**WHAT THIS TASK INVOLVES**
Begin with the line containing "Acuario de Veracruz, entre", end with the last line of the records, and retype everything in between exactly, without the pictures.

**PROVIDED ENTRIES**
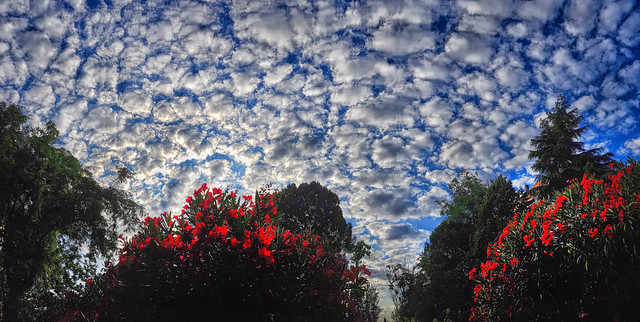 Tiled Sky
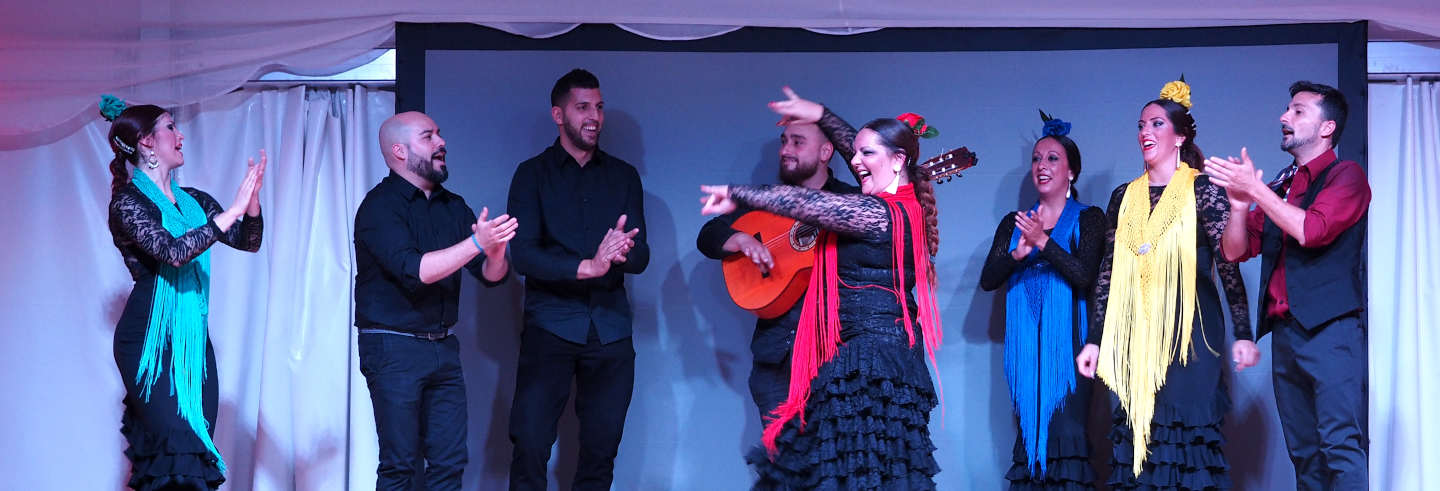 Flamenco and Equestrian Show in Cambrils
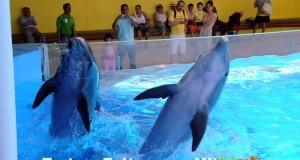 Acuario de Veracruz, entre los 10 mejores del mundo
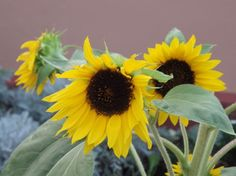 Sunflowers. Swellendam, South Africa. Photograph by Wayne Visser. Copyright 2013.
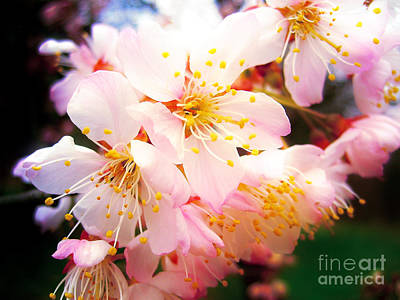 Photograph - Pale Peach Blossom by Nina Ficur Feenan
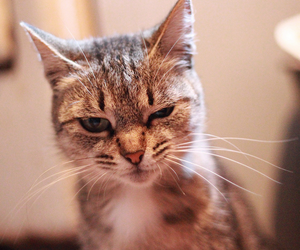 angry, cat, and cute image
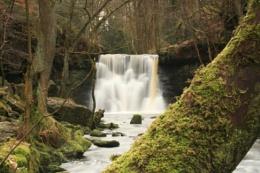 Goitstock falls Bingley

**EXERCISE ANSWER**
 Acuario de Veracruz, entre los 10 mejores del mundo
 Sunflowers. Swellendam, South Africa. Photograph by Wayne Visser. Copyright 2013.
 Photograph - Pale Peach Blossom by Nina Ficur Feenan
 angry, cat, and cute image
 Goitstock falls Bingley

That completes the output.